## Exercise task
Copy out the entries below precisely; nothing is to be omitted.
----
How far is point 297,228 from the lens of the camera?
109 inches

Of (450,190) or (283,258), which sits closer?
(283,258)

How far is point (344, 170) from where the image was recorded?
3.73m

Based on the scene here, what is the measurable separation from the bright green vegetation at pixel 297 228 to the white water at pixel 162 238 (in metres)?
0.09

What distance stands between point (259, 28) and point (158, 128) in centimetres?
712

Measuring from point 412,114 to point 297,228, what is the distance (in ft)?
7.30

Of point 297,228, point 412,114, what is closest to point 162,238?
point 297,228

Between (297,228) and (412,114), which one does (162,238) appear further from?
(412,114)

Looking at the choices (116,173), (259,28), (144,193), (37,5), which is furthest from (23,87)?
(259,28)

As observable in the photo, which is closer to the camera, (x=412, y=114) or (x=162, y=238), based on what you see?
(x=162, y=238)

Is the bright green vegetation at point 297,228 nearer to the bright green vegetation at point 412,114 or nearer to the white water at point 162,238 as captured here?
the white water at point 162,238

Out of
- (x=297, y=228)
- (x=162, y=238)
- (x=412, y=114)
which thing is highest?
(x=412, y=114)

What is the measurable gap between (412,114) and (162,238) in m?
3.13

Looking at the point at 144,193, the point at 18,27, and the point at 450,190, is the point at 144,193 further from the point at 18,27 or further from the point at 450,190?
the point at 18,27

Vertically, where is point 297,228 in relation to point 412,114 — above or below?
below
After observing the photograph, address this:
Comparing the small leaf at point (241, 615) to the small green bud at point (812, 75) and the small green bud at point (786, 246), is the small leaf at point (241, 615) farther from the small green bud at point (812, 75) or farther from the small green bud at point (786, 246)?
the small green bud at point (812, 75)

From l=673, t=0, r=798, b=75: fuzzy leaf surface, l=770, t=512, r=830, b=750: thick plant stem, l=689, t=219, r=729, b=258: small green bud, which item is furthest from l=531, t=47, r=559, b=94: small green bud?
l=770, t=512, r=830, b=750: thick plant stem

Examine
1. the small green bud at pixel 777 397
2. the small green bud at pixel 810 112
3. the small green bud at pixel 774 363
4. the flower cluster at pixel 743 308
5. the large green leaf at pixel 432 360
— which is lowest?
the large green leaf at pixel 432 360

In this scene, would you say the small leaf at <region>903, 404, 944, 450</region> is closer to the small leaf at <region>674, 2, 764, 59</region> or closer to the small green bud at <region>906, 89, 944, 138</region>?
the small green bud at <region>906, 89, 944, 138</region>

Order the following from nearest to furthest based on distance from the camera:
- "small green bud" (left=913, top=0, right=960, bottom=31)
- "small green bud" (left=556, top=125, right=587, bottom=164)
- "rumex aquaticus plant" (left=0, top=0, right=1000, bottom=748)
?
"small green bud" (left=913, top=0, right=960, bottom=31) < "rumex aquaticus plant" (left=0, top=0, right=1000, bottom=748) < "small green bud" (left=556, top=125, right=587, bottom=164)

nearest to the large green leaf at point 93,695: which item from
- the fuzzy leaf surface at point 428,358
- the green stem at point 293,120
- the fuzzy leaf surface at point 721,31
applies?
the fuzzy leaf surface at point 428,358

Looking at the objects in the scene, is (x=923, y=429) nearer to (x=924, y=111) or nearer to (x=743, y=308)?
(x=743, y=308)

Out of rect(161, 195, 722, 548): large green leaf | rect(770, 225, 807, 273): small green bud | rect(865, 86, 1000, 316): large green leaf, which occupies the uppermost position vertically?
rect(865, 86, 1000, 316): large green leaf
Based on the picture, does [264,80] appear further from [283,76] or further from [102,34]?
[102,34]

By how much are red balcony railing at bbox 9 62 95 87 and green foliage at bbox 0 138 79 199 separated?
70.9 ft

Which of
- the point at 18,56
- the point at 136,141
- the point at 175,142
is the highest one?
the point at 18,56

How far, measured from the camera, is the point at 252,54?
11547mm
----
## In response
How far is point 297,228 from the lens of the camera?
109 inches

Of (450,190) or (283,258), which sits closer?
(283,258)

How far is point (344, 170) from where the image was recorded?
3.73m

Based on the scene here, what is the measurable separation from the bright green vegetation at pixel 297 228 to the white water at pixel 162 238 (in metres)?
0.09

What distance stands between point (259, 28) and point (158, 128) in centimetres?
712

Measuring from point 412,114 to point 297,228, what is the distance (in ft)?
7.30

Of point 297,228, point 412,114, what is closest to point 162,238?
point 297,228

Between (297,228) and (412,114), which one does (162,238) appear further from?
(412,114)

Looking at the choices (116,173), (259,28), (144,193), (37,5), which is furthest from (23,87)?
(259,28)

As observable in the photo, which is closer to the camera, (x=412, y=114) or (x=162, y=238), based on what you see?
(x=162, y=238)

Is the bright green vegetation at point 297,228 nearer to the bright green vegetation at point 412,114 or nearer to the white water at point 162,238 as captured here?
the white water at point 162,238

Out of
- (x=297, y=228)
- (x=162, y=238)
- (x=412, y=114)
which thing is highest?
(x=412, y=114)

What is the measurable gap between (412,114) and (162,238) in m?
3.13

Looking at the point at 144,193, the point at 18,27, and the point at 450,190, is the point at 144,193 further from the point at 18,27 or further from the point at 450,190?
the point at 18,27

Vertically, where is point 297,228 in relation to point 412,114 — above or below?
below
After observing the photograph, address this:
Comparing the small leaf at point (241, 615) to the small green bud at point (812, 75) and the small green bud at point (786, 246), is the small leaf at point (241, 615) farther from the small green bud at point (812, 75) or farther from the small green bud at point (786, 246)?
the small green bud at point (812, 75)

From l=673, t=0, r=798, b=75: fuzzy leaf surface, l=770, t=512, r=830, b=750: thick plant stem, l=689, t=219, r=729, b=258: small green bud, which item is furthest from l=531, t=47, r=559, b=94: small green bud?
l=770, t=512, r=830, b=750: thick plant stem

Examine
1. the small green bud at pixel 777 397
2. the small green bud at pixel 810 112
3. the small green bud at pixel 774 363
4. the flower cluster at pixel 743 308
5. the large green leaf at pixel 432 360
— which is lowest?
the large green leaf at pixel 432 360

In this scene, would you say the small leaf at <region>903, 404, 944, 450</region> is closer to the small leaf at <region>674, 2, 764, 59</region> or closer to the small green bud at <region>906, 89, 944, 138</region>?
the small green bud at <region>906, 89, 944, 138</region>

Order the following from nearest to furthest based on distance from the camera:
- "small green bud" (left=913, top=0, right=960, bottom=31)
- "small green bud" (left=556, top=125, right=587, bottom=164)
- "rumex aquaticus plant" (left=0, top=0, right=1000, bottom=748)
?
"small green bud" (left=913, top=0, right=960, bottom=31) < "rumex aquaticus plant" (left=0, top=0, right=1000, bottom=748) < "small green bud" (left=556, top=125, right=587, bottom=164)

nearest to the large green leaf at point 93,695: which item from
- the fuzzy leaf surface at point 428,358
- the green stem at point 293,120
- the fuzzy leaf surface at point 721,31
applies?
the fuzzy leaf surface at point 428,358

Looking at the objects in the scene, is (x=923, y=429) nearer to (x=924, y=111) or nearer to (x=743, y=308)?
(x=743, y=308)

Out of rect(161, 195, 722, 548): large green leaf | rect(770, 225, 807, 273): small green bud | rect(865, 86, 1000, 316): large green leaf, which occupies the uppermost position vertically?
rect(865, 86, 1000, 316): large green leaf
Based on the picture, does [264,80] appear further from [283,76] or further from [102,34]?
[102,34]

By how much are red balcony railing at bbox 9 62 95 87 and green foliage at bbox 0 138 79 199 separated?
70.9 ft

Which of
- the point at 18,56
- the point at 136,141
- the point at 175,142
is the highest one?
the point at 18,56

How far, measured from the camera, is the point at 252,54?
11547mm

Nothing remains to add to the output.